In the never ending game of leapfrog between processing, memory, and I/O, the network has become the new server bottle neck. Today’s 10 GbE server networks are simply unable to keep up with the processor’s insatiable demand for data. This is creating a real problem where expensive servers equipped with the latest CPUs are giant beasts that suck power at an astounding rate, with all these massively parallel cores running at gigahertz rates busily doing nothing.
Giant multi-core processors with underfed network I/O are basically being starved of the data needed for them to continue processing. Architects from the hyperscale data centers have realized the need for higher network bandwidth and have jumped to the new 25, 50, and even100 GbE networks to keep their servers fed with data.
It’s important to understand the reasons why these leaders have made the decision to adopt faster networks. In fact there are three reasons why I/O has become the server bottleneck and faster networks are needed:
- CPUs with more cores need more data to feed them
- Faster storage needs faster networks
- Software-defined everything (SDX) uses networking to save money
Multi-core CPUs need fast data pipes
Despite the many predictions of the imminent demise of Moore’s Law, chip vendors have continued to rapidly advance processor and memory technologies. The latest X86, Power, and ARM CPUs offer dozens of cores and deliver hundreds of times the processing capabilities of the single core processors available at the start of the century. For example, this summer IBM announced the Power9 architecture, slated to be available in the second half of 2017 and include 24 cores!

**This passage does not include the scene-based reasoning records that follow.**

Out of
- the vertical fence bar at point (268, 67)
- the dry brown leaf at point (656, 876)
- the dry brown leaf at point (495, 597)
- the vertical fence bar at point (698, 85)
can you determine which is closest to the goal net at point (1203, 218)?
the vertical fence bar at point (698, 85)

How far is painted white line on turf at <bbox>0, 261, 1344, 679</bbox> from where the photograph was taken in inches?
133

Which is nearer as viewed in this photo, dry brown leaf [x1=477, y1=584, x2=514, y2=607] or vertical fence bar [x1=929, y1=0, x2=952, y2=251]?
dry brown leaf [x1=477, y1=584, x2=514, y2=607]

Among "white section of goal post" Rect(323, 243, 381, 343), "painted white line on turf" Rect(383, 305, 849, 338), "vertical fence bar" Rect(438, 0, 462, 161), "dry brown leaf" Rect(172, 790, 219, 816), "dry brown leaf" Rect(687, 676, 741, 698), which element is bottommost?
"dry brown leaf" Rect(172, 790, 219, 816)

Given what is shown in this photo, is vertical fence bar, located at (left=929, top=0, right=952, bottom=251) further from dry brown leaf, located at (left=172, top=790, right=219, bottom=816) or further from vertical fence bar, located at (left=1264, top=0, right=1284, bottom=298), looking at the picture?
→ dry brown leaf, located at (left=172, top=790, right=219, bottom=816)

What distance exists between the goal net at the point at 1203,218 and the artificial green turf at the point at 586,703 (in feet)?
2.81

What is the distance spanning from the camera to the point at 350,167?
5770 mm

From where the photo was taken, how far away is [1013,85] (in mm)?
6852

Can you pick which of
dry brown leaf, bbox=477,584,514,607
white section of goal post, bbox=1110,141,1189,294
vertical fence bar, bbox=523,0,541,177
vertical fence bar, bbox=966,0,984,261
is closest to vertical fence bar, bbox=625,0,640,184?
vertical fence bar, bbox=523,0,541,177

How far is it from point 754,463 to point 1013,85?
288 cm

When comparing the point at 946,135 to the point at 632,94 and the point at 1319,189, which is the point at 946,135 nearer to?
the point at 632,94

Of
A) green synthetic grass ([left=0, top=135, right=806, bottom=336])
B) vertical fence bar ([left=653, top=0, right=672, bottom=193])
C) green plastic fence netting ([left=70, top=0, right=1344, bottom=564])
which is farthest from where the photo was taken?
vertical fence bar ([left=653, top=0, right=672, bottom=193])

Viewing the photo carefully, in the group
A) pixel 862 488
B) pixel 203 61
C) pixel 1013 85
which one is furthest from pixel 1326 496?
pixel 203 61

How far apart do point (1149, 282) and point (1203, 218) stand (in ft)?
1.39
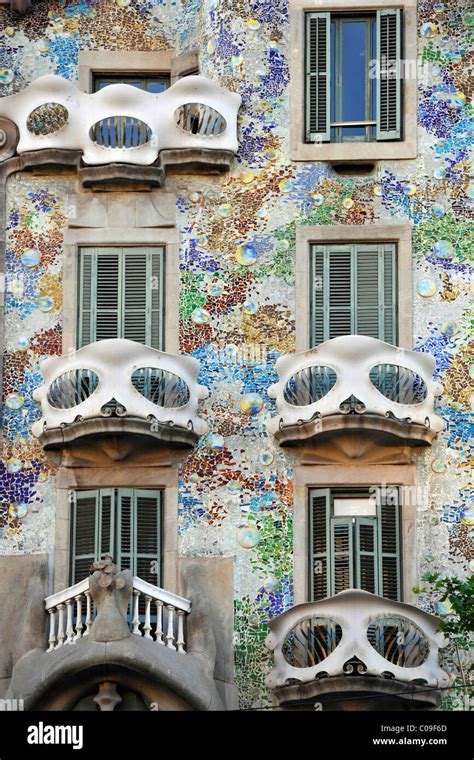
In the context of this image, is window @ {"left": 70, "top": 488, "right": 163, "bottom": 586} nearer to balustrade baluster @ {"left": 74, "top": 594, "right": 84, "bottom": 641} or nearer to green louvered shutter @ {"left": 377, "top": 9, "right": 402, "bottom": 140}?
balustrade baluster @ {"left": 74, "top": 594, "right": 84, "bottom": 641}

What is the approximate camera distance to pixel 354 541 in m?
36.5

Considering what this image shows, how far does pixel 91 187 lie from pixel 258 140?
7.56 feet

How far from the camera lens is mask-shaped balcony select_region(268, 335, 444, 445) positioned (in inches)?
1431

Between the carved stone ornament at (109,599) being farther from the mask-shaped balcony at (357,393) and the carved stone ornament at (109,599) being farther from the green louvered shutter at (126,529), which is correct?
the mask-shaped balcony at (357,393)

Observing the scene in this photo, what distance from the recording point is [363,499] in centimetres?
3678

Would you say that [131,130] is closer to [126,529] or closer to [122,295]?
[122,295]

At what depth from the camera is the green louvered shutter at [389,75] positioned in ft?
125

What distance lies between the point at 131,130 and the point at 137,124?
0.38 ft

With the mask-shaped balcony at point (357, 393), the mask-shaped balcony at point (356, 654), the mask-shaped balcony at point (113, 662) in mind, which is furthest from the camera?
the mask-shaped balcony at point (357, 393)

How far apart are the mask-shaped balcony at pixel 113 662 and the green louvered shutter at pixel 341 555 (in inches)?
73.6

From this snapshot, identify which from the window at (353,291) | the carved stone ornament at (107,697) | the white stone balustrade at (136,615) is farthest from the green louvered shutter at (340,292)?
the carved stone ornament at (107,697)

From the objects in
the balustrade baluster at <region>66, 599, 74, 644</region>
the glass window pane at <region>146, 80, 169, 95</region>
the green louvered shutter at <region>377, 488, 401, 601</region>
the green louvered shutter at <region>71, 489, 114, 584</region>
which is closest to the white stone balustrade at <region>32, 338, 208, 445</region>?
the green louvered shutter at <region>71, 489, 114, 584</region>

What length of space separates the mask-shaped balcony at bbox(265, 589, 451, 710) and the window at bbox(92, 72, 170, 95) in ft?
27.1
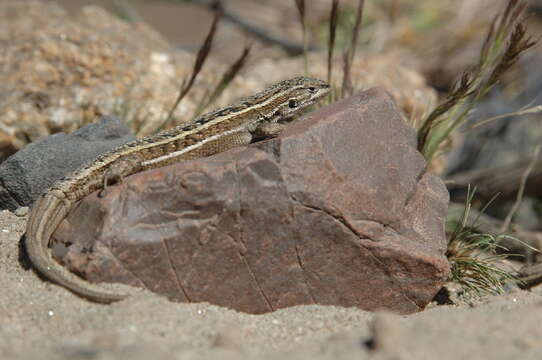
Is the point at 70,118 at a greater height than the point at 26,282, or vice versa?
the point at 26,282

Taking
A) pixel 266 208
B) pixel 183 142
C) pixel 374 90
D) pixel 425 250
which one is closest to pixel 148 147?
pixel 183 142

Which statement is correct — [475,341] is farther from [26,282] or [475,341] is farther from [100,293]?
[26,282]

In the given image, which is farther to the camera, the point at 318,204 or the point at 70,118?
the point at 70,118

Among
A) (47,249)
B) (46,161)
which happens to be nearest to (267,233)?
(47,249)

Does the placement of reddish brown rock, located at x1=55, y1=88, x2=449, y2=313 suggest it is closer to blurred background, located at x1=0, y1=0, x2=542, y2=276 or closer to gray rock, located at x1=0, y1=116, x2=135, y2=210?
gray rock, located at x1=0, y1=116, x2=135, y2=210

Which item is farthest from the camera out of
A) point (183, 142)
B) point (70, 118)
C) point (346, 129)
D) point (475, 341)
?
point (70, 118)

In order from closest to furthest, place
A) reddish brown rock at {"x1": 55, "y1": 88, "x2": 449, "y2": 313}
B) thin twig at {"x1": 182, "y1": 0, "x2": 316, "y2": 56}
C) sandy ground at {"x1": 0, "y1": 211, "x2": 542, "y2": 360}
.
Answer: sandy ground at {"x1": 0, "y1": 211, "x2": 542, "y2": 360} < reddish brown rock at {"x1": 55, "y1": 88, "x2": 449, "y2": 313} < thin twig at {"x1": 182, "y1": 0, "x2": 316, "y2": 56}

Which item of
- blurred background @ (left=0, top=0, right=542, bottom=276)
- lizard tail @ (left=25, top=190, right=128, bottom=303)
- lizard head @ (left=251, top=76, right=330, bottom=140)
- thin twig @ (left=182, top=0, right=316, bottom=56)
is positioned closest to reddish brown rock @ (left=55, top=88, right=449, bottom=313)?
lizard tail @ (left=25, top=190, right=128, bottom=303)

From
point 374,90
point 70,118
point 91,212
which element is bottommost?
point 70,118
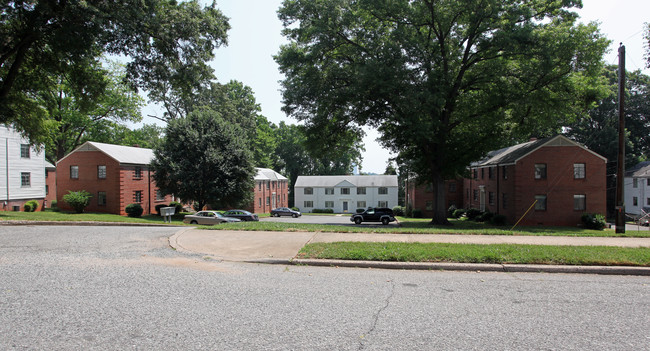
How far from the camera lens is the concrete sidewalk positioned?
8422mm

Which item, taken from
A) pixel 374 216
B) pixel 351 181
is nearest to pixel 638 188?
pixel 351 181

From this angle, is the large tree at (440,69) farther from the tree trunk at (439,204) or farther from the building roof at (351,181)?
the building roof at (351,181)

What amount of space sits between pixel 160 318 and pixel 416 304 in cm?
374

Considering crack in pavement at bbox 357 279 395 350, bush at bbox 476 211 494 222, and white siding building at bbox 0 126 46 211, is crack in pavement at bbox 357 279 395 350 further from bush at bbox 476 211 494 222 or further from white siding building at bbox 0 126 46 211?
white siding building at bbox 0 126 46 211

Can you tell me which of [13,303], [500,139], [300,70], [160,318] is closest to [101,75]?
[300,70]

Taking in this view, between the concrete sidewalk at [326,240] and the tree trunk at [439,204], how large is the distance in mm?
13812

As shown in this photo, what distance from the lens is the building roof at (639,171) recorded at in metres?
50.0

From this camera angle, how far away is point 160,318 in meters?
5.21

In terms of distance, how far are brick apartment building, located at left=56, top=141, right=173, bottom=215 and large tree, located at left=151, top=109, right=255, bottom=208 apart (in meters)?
3.52

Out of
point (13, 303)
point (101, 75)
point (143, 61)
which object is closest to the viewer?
point (13, 303)

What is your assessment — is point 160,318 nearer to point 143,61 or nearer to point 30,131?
point 143,61

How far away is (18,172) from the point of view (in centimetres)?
3269

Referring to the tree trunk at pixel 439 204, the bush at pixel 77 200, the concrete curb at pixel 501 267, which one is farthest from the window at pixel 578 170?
the bush at pixel 77 200

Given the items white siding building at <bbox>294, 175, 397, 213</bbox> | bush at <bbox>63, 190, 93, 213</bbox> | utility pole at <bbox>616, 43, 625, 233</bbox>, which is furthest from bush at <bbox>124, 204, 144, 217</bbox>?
white siding building at <bbox>294, 175, 397, 213</bbox>
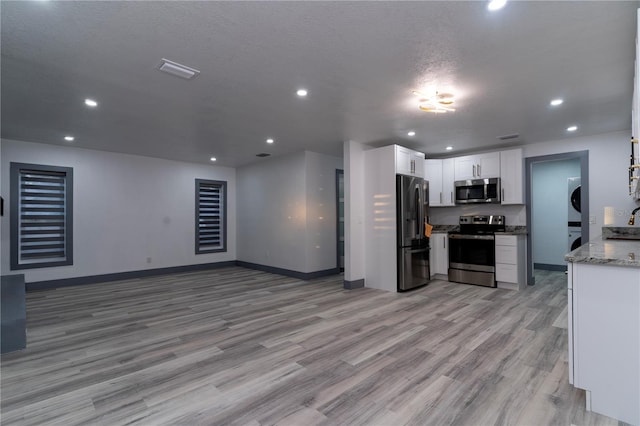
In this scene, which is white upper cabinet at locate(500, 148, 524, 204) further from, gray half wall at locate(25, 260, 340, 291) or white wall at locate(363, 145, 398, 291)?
gray half wall at locate(25, 260, 340, 291)

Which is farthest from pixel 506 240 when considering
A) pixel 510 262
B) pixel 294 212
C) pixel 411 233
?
pixel 294 212

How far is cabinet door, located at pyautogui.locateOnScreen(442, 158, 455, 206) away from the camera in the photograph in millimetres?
6031

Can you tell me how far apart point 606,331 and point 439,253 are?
410 centimetres

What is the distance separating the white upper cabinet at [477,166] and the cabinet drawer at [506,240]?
1.14 m

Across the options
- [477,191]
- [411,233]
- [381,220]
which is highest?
[477,191]

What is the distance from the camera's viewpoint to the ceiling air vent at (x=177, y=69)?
2.59 metres

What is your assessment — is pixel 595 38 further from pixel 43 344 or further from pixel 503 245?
pixel 43 344

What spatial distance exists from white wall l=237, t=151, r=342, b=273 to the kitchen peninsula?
449cm

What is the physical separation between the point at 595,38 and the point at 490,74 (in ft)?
2.40

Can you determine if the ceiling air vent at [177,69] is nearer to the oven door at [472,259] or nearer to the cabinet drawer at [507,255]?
the oven door at [472,259]

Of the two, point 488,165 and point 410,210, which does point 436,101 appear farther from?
point 488,165

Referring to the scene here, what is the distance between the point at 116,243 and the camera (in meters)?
6.13

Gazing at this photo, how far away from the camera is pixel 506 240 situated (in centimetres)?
520

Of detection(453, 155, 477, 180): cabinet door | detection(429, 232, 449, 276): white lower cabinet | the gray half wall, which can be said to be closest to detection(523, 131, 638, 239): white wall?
detection(453, 155, 477, 180): cabinet door
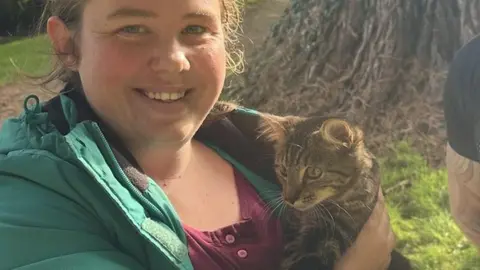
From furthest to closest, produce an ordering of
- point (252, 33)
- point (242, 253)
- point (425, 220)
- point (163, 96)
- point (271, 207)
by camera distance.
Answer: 1. point (252, 33)
2. point (425, 220)
3. point (271, 207)
4. point (242, 253)
5. point (163, 96)

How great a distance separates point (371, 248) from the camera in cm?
128

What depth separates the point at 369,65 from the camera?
2320mm

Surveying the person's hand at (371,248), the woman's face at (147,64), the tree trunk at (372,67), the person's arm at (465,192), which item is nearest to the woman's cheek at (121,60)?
the woman's face at (147,64)

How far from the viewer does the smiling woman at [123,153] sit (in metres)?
0.96

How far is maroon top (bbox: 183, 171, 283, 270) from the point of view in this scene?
3.60ft

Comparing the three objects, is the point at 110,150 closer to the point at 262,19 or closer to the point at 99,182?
the point at 99,182

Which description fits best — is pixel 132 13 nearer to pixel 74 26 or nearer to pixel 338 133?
pixel 74 26

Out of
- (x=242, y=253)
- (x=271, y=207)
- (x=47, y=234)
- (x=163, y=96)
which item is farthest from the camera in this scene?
(x=271, y=207)

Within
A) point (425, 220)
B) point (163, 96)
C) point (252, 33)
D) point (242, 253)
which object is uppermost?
point (163, 96)

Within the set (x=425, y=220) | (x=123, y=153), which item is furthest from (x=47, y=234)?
(x=425, y=220)

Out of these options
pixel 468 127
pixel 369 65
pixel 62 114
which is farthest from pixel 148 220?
pixel 369 65

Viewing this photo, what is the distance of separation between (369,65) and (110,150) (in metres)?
1.45

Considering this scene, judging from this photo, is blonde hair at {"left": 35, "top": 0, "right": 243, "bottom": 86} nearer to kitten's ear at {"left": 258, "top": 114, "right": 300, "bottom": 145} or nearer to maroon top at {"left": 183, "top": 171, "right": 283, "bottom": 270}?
kitten's ear at {"left": 258, "top": 114, "right": 300, "bottom": 145}

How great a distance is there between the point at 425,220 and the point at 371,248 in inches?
20.0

Memory density and performance have advanced rapidly as well. So today’s advanced processor cores demand more data than ever to keep them fed, and you don't want the CPU-memory sub-system -- the most expensive component of the server -- sitting idle waiting for data. It's simple math that a faster network pays for itself by achieving improved server efficiency.
Faster storage needs faster networks
Just a few short years ago, the vast majority of storage was based on hard-disk drive technology -- what I like to call “spinning rust” -- with data access times of around 10 milliseconds and supporting only around 200 I/O operations per second (IOPS).
Today’s advanced flash-based solid state disks access data at least 100 times faster and a single NVMe flash drive can deliver around 30 Gbps of bandwidth and over one million IOPS. With new technologies like 3D XPoint and ReRAM just around the corner, access times are set to be reduced by another factor of 100X.
These lightning-quick access times means that servers equipped with solid-state storage need at least 25 Gbps networks to effectively take advantage of the available performance. A 10 Gbps connection leaves two thirds of the available bandwidth stranded. This is also true for accessing data from all-flash arrays from traditional storage vendors like EMC, NetApp, and Pure Systems. Here there is an incredible amount of performance that can be trapped in the centralized storage array, warranting 50 or even 100 Gbps networks.
Software-defined everything
The last driver for higher performance server connectivity is the trend towards software defined everything (SDX). This was perhaps best explained by Albert Greenberg from Microsoft, in his ONS keynote presentation where he said, “To make storage cheaper we use lots more network!” He went on to explain that to make Azure Storage scale they use RoCE (RDMA over Converged Ethernet) at 40Gb/s to achieve “massive COGS savings."
The key realization here is that with software defined storage, the network becomes a vital component of the solution and the key to achieving the cost savings available with industry standard servers. Instead of buying purpose built networking, storage, or database appliances engineered with five-nines reliability; an SDX architecture takes a fundamentally different approach.
Start with off-the-shelf servers with three-nines reliability and engineer a software defined system that achieves five-nines reliability through mirroring, high availability, and erasure coding. So instead of a high bandwidth backplane to strip data across disks – you simply use the network to stripe data across multiple servers. Of course you need a lot more network to do this but the cost savings, scalability, and performance benefits are dramatic.
Buying the most powerful server possible has always been a wise investment. This is more true than ever with powerful multicore processors, faster solid-state storage, and software-defined everything architectures. But to take advantage of all of the power of these server and software components requires more I/O and network bandwidth.